- [Work required] Rewrite each line of the material below, replacing "Wallet" with "Purse" and keeping everything else the same. Leave the pictures out of your answer.

- [Input for this task]

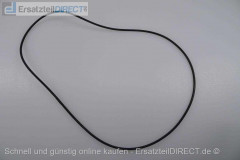 Espressomaschinen Dichtung passend für EA8320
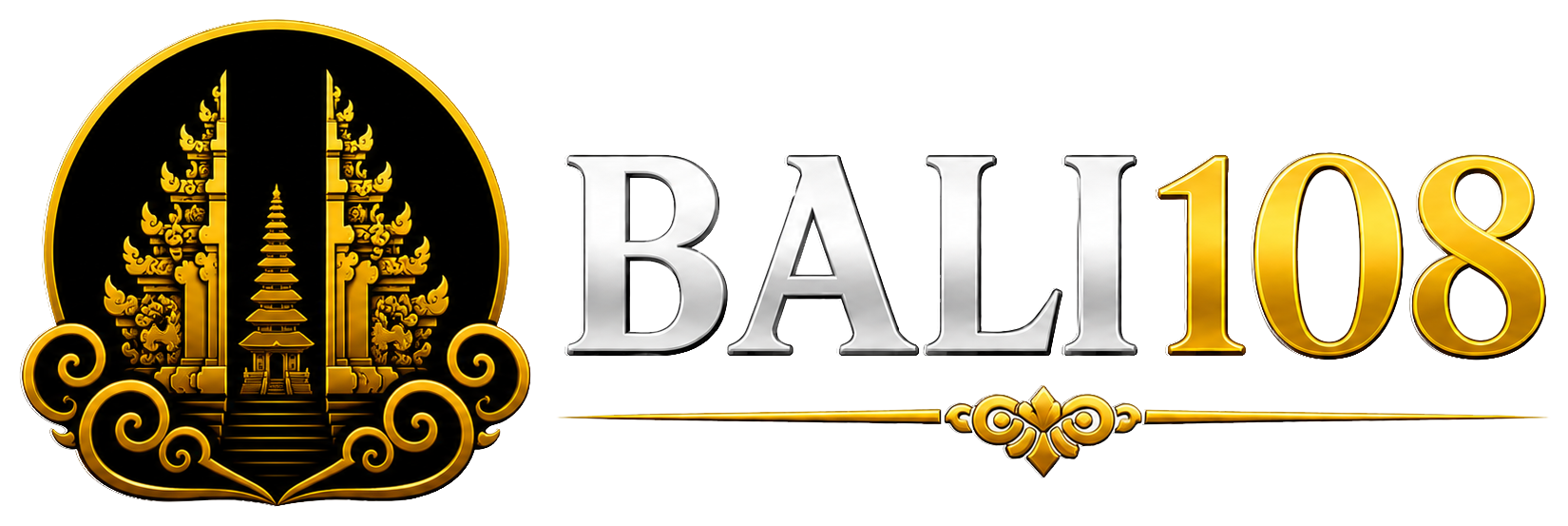 Logo Baru
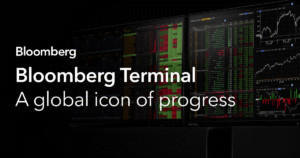Terminal-og-image (1)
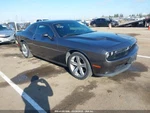 Pedal, Brake/clutch Oem 2018 Dodge Challenge 4861714AF. Fixed Price $90.00.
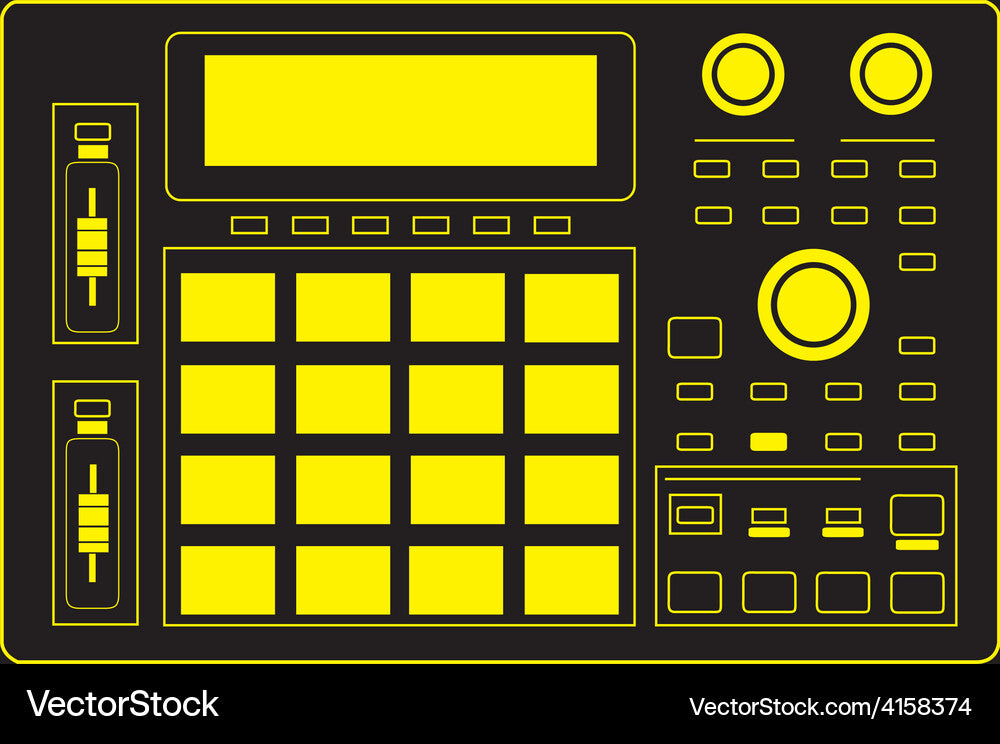 Acon Digital Pack de remix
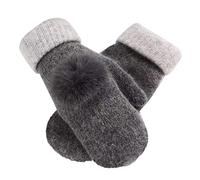 Guanti Moto Cross Gloves Off Guanti Bici Chirurgici Da Palestra Donna Di Pelle Uomo Guida Leggeri In Invernali Blu Lunghi Impermeabili Moto Omologati Nitrile Pile Rovi Termici Mechanix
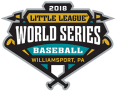2018-llbws-logo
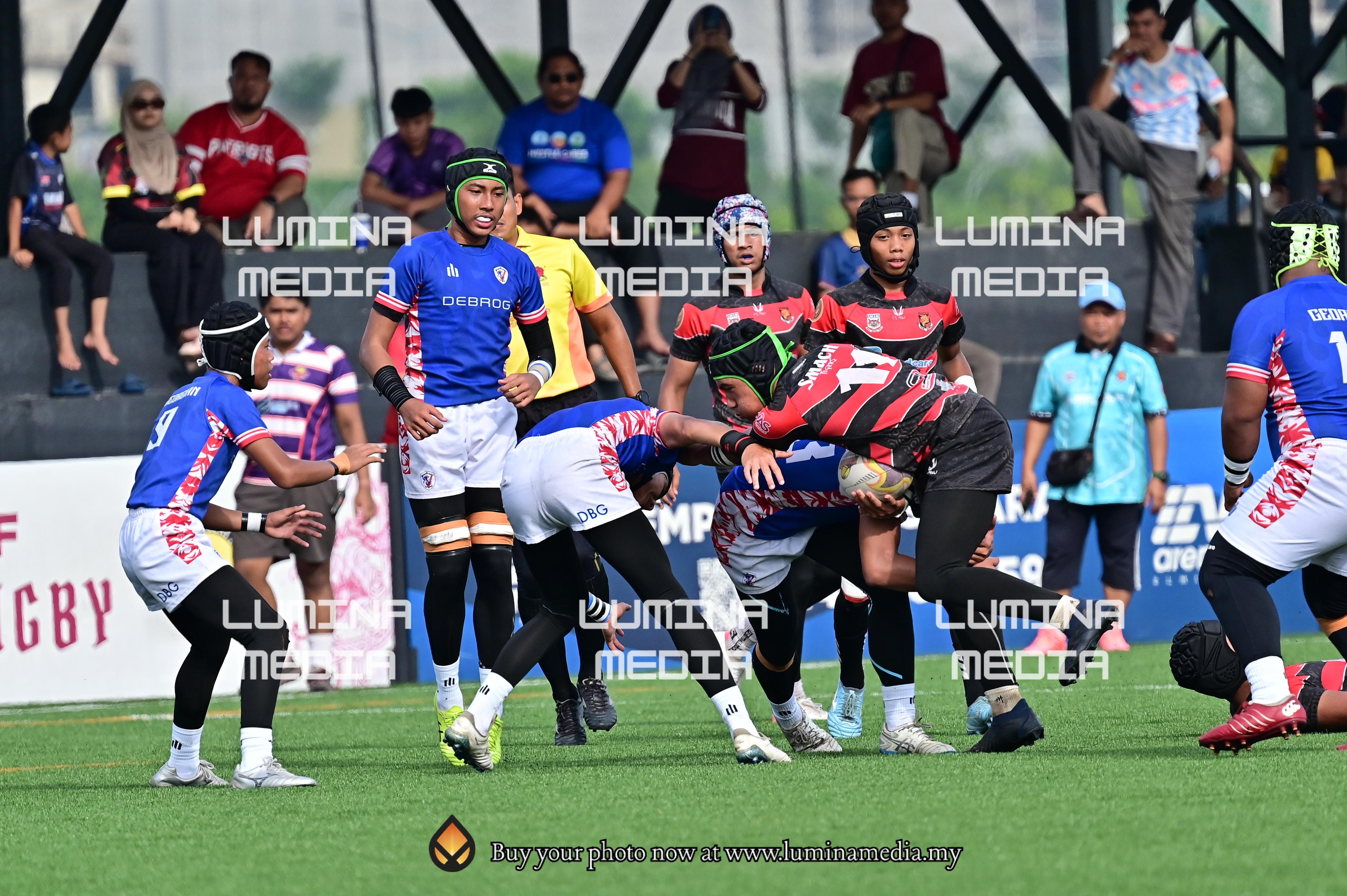 Match63 | KGV VS SMACH | 9 May 2026 | 09052026_KGV_VS_SMACH-78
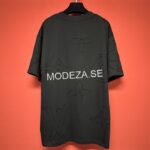 Louis Vuitton Monogram Embroidered Cotton - Image 2
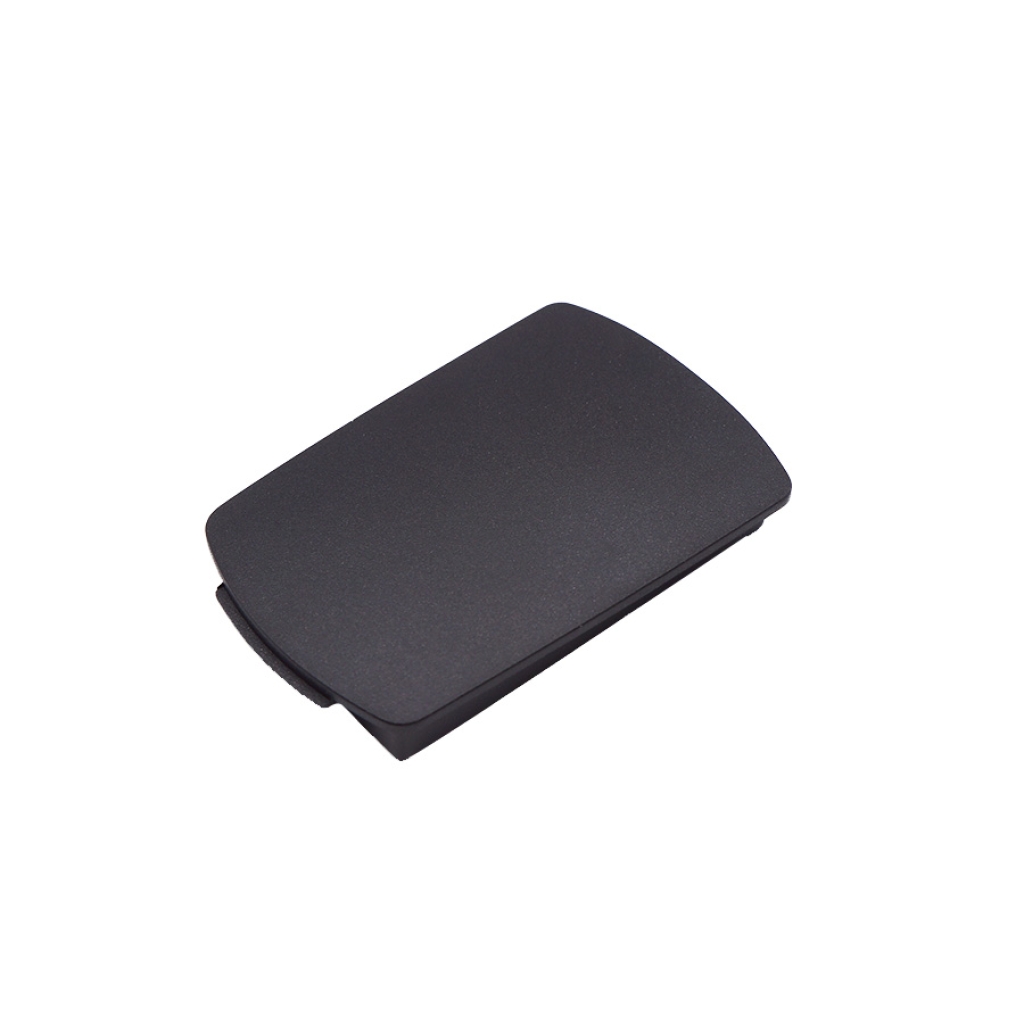 Înlocuire compatibilă pentru bateria Spectralink 1520-37214-001
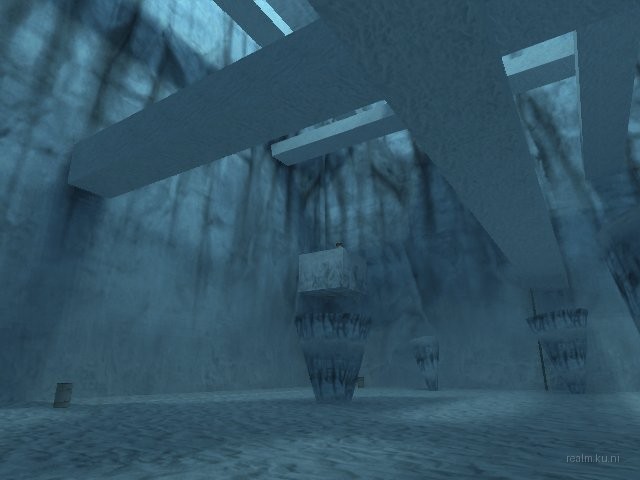 dm_snowbox thumb 8
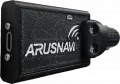 ������������� ���������� Arnavi L2, � �������������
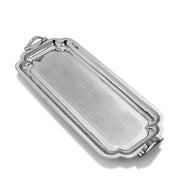 Palace Long Tray By Michael Aram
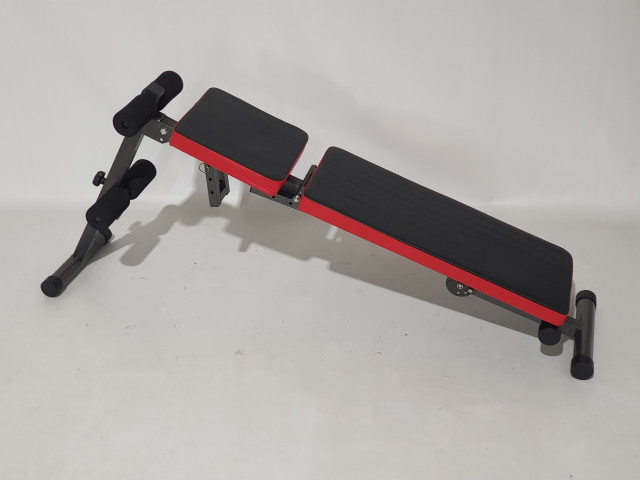 Universālais sporta sols 1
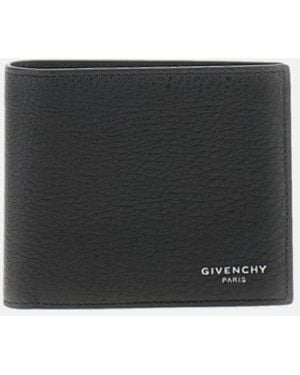 Givenchy Wallet - Black
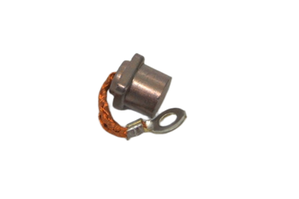 Щетка JC67-00067A для Samsung SCX6122FN/ SCX6322DN/ SCX6220/ SCX6320F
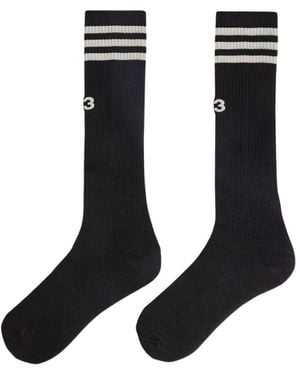 adidas Socks - Nero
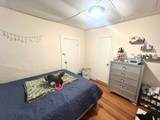 31 Elmwood Street - Photo 6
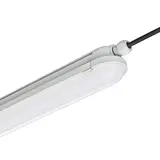 Oprawa hermetyczna Coreline WT120C G2 30,5W 4000lm IP65 4000K barwa neutralna ściemnialna LED40S/ 840 PSD 120cm 5 lat gw. 9,10505E+11 PHILIPS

- [Written reply]
 Espressomaschinen Dichtung passend für EA8320
 Logo Baru
Terminal-og-image (1)
 Pedal, Brake/clutch Oem 2018 Dodge Challenge 4861714AF. Fixed Price $90.00.
 Acon Digital Pack de remix
 Guanti Moto Cross Gloves Off Guanti Bici Chirurgici Da Palestra Donna Di Pelle Uomo Guida Leggeri In Invernali Blu Lunghi Impermeabili Moto Omologati Nitrile Pile Rovi Termici Mechanix
2018-llbws-logo
 Match63 | KGV VS SMACH | 9 May 2026 | 09052026_KGV_VS_SMACH-78
 Louis Vuitton Monogram Embroidered Cotton - Image 2
 Înlocuire compatibilă pentru bateria Spectralink 1520-37214-001
 dm_snowbox thumb 8
 ������������� ���������� Arnavi L2, � �������������
 Palace Long Tray By Michael Aram
 Universālais sporta sols 1
 Givenchy Purse - Black
 Щетка JC67-00067A для Samsung SCX6122FN/ SCX6322DN/ SCX6220/ SCX6320F
 adidas Socks - Nero
 31 Elmwood Street - Photo 6
 Oprawa hermetyczna Coreline WT120C G2 30,5W 4000lm IP65 4000K barwa neutralna ściemnialna LED40S/ 840 PSD 120cm 5 lat gw. 9,10505E+11 PHILIPS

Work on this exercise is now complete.